■ Job
The lines to extract start at the one containing "From the viewpoint, how" and end with the last line; give them exactly and nothing more.

■ Information given
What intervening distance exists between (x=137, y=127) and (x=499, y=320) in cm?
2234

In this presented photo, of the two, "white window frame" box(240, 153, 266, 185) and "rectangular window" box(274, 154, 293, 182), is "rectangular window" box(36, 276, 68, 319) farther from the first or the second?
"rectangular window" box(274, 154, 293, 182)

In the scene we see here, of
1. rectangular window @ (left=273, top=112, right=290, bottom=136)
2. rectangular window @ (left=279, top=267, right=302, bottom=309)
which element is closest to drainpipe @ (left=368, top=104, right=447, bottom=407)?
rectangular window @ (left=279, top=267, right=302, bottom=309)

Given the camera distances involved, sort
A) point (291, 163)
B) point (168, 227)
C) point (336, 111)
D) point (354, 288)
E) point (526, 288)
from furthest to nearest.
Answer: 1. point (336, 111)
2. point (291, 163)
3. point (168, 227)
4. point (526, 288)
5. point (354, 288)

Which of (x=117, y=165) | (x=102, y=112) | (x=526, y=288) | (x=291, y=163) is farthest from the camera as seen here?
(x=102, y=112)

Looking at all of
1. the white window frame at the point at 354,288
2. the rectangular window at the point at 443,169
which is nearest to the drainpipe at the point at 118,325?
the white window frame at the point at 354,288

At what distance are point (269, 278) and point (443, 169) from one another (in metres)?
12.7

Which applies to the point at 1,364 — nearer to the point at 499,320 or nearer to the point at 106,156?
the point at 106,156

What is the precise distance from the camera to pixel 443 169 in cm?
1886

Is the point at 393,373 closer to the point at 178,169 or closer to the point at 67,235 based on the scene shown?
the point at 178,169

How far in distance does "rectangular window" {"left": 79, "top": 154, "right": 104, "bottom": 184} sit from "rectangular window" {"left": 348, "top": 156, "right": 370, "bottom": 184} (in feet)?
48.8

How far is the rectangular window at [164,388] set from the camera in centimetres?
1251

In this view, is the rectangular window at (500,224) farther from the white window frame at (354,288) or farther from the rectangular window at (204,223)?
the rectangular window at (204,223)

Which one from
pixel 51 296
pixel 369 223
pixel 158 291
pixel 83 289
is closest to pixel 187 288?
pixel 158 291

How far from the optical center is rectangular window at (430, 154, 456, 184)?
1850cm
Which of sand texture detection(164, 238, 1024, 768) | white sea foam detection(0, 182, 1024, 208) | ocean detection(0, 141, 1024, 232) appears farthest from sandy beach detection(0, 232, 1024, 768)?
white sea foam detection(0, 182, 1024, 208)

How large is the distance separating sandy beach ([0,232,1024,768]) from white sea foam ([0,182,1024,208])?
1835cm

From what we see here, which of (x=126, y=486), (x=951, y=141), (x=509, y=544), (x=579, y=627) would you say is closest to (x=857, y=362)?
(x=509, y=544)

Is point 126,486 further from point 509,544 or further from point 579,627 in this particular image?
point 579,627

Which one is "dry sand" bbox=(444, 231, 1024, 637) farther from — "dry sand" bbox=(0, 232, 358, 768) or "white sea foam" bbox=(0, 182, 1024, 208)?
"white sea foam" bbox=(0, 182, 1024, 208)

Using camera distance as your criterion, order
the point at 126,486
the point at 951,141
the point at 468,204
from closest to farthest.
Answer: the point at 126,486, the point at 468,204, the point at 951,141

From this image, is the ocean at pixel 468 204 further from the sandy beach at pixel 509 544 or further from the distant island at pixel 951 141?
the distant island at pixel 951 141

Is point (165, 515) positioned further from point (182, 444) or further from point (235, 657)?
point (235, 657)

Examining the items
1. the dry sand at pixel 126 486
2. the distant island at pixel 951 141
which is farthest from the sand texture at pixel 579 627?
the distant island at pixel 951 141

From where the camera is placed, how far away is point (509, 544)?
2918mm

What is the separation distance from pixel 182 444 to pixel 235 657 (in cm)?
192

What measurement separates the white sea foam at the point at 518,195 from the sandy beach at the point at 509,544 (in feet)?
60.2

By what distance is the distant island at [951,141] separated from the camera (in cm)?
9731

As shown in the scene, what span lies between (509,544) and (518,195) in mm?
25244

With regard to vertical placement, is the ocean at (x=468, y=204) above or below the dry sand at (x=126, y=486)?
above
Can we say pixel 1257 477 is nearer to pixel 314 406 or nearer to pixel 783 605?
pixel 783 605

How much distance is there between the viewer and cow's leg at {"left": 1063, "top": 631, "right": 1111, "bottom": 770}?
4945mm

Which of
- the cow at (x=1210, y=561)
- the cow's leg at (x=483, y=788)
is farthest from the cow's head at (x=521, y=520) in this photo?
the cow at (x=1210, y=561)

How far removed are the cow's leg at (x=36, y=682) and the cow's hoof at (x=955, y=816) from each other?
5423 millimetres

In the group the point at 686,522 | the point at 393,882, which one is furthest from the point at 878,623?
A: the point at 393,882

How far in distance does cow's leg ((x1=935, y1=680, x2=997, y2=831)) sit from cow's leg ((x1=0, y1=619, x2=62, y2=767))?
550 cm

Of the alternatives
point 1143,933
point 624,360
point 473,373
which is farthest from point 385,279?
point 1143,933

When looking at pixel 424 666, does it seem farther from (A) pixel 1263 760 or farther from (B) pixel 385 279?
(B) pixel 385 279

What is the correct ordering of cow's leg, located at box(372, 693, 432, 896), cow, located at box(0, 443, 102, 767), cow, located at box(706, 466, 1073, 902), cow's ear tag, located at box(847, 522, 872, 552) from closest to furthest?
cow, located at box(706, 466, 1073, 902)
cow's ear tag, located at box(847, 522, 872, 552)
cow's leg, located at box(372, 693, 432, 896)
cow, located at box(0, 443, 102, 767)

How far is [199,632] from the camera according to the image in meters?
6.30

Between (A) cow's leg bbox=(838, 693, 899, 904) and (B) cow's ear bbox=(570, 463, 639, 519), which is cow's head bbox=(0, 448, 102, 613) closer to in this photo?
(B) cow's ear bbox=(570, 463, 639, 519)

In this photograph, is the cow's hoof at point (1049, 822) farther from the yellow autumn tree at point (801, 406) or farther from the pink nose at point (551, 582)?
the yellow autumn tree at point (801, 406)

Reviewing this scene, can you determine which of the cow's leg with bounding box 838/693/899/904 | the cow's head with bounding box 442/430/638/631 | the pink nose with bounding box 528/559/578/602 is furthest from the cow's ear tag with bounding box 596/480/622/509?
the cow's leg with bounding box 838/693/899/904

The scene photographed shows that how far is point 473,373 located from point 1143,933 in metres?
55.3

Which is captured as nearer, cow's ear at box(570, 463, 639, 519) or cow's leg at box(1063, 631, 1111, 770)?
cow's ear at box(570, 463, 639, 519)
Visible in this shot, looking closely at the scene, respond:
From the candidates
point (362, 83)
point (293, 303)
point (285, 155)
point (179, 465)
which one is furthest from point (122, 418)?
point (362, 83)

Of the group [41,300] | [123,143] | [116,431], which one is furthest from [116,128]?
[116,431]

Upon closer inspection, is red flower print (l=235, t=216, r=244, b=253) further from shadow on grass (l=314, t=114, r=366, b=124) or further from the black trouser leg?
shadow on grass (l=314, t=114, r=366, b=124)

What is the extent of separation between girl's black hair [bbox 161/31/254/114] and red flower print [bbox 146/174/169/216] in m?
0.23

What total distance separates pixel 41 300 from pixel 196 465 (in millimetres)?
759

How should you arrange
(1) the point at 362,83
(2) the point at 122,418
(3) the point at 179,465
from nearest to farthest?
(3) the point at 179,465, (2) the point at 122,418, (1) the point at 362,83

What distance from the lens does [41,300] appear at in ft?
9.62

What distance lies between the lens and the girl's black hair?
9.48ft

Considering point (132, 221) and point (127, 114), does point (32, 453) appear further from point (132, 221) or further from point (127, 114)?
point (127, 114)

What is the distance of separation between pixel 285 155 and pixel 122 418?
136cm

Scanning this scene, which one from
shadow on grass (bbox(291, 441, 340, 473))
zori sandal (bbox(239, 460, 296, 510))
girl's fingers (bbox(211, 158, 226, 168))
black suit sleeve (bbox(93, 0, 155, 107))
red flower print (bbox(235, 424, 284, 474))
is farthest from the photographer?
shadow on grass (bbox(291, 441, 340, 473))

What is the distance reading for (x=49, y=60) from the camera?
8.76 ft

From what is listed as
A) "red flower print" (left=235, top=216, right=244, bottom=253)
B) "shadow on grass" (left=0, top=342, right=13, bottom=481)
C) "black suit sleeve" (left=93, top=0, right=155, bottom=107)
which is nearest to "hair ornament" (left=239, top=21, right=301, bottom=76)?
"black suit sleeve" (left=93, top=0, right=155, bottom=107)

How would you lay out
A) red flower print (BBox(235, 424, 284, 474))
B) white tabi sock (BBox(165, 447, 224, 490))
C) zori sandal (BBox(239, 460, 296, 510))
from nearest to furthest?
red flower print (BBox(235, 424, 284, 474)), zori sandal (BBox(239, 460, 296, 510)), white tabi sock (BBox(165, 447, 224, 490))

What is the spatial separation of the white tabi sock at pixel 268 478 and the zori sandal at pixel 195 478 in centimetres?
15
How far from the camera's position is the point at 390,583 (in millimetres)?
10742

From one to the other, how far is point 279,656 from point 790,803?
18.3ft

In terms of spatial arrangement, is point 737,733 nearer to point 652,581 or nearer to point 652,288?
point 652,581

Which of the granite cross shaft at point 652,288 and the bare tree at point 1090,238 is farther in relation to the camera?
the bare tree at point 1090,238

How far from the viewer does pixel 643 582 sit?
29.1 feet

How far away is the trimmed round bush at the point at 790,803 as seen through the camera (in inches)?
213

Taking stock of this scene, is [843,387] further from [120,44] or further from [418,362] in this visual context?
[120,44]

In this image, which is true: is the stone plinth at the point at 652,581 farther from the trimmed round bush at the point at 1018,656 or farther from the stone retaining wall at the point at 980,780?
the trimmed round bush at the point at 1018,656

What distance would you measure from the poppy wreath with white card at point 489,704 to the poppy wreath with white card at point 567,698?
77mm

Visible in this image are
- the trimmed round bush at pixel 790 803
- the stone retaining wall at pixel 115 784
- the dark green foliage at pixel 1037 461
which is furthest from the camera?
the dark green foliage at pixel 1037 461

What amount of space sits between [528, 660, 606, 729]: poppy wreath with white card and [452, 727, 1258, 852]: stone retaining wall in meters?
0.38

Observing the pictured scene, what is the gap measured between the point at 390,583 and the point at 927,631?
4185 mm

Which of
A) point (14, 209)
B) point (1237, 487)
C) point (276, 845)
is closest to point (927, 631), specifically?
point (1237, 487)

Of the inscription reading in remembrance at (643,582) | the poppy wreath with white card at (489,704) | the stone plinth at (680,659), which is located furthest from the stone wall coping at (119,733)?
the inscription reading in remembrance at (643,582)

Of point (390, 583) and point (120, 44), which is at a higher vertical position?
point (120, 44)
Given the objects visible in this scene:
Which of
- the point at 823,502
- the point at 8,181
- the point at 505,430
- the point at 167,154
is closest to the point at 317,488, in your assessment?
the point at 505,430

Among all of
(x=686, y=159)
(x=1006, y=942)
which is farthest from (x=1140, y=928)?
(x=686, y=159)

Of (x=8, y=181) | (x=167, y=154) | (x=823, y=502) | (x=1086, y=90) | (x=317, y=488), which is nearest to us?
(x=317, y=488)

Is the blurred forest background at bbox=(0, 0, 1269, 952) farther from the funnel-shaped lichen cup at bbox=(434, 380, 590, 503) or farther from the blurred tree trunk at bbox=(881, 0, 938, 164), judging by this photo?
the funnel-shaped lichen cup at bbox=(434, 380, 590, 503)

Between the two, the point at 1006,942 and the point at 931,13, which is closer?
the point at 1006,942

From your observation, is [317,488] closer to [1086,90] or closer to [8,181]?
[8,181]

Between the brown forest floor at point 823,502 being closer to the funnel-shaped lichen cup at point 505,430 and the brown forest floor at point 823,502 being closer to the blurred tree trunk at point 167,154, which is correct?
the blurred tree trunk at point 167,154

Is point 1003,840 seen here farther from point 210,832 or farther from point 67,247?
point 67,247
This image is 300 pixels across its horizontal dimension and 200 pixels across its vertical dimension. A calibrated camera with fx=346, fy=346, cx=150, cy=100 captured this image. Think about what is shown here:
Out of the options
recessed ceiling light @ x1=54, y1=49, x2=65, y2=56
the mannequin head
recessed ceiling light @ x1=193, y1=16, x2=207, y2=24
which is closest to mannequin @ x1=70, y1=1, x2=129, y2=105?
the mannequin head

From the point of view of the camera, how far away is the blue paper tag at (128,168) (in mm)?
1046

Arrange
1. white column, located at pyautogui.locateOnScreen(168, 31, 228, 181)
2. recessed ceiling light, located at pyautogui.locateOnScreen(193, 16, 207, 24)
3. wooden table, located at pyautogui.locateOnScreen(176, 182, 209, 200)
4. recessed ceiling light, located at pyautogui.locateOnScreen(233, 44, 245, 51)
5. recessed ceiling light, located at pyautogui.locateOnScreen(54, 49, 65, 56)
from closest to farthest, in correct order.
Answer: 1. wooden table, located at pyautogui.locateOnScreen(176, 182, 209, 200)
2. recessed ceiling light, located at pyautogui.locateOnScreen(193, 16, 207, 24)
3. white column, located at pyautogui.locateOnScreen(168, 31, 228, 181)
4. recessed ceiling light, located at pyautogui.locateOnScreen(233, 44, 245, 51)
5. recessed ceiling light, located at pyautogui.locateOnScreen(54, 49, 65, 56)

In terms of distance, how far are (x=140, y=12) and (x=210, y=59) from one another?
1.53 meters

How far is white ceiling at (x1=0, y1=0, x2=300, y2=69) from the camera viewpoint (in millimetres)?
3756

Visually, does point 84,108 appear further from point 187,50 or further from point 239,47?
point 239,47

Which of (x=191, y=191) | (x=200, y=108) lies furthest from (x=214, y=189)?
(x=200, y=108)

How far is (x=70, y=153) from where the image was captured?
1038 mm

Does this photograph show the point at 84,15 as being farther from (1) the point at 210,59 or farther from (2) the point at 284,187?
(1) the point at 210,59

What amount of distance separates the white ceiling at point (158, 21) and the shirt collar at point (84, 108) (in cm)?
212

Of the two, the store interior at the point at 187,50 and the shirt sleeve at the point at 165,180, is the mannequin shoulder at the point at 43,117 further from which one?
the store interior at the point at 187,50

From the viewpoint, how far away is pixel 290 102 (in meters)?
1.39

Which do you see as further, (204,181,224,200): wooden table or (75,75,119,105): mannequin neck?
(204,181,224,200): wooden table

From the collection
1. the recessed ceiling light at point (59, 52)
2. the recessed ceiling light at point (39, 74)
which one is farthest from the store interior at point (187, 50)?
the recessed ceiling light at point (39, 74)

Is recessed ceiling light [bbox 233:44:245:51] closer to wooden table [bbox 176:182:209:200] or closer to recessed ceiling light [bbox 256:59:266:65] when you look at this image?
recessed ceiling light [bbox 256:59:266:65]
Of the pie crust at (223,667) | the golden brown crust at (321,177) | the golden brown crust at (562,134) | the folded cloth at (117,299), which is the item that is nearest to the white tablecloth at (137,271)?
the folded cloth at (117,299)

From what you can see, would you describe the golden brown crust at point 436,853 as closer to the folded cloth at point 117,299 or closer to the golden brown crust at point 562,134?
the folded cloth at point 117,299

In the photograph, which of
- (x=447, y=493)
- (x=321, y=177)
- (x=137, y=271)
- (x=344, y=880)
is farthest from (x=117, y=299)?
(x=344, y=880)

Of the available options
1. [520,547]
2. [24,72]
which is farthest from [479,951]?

■ Output below
From the viewpoint, how far away is pixel 290 102 (in meters)?
1.39

Which do you see as further, (204,181,224,200): wooden table or (75,75,119,105): mannequin neck?
(204,181,224,200): wooden table

From the collection
1. the recessed ceiling light at point (59, 52)
2. the recessed ceiling light at point (39, 74)
which one is farthest from the store interior at point (187, 50)?
the recessed ceiling light at point (39, 74)

Is recessed ceiling light [bbox 233:44:245:51] closer to wooden table [bbox 176:182:209:200] or closer to recessed ceiling light [bbox 256:59:266:65] when you look at this image?
recessed ceiling light [bbox 256:59:266:65]
Of the pie crust at (223,667) | the golden brown crust at (321,177) | the golden brown crust at (562,134) | the folded cloth at (117,299), which is the item that is nearest to the white tablecloth at (137,271)?
the folded cloth at (117,299)

From what you can see, would you describe the golden brown crust at point 436,853 as closer to the folded cloth at point 117,299 or closer to the golden brown crust at point 562,134?
the folded cloth at point 117,299

In the photograph, which of
- (x=447, y=493)
- (x=321, y=177)
- (x=137, y=271)
- (x=344, y=880)
is farthest from (x=117, y=299)?
(x=344, y=880)

Of the available options
1. [520,547]
2. [24,72]
which is farthest from [479,951]?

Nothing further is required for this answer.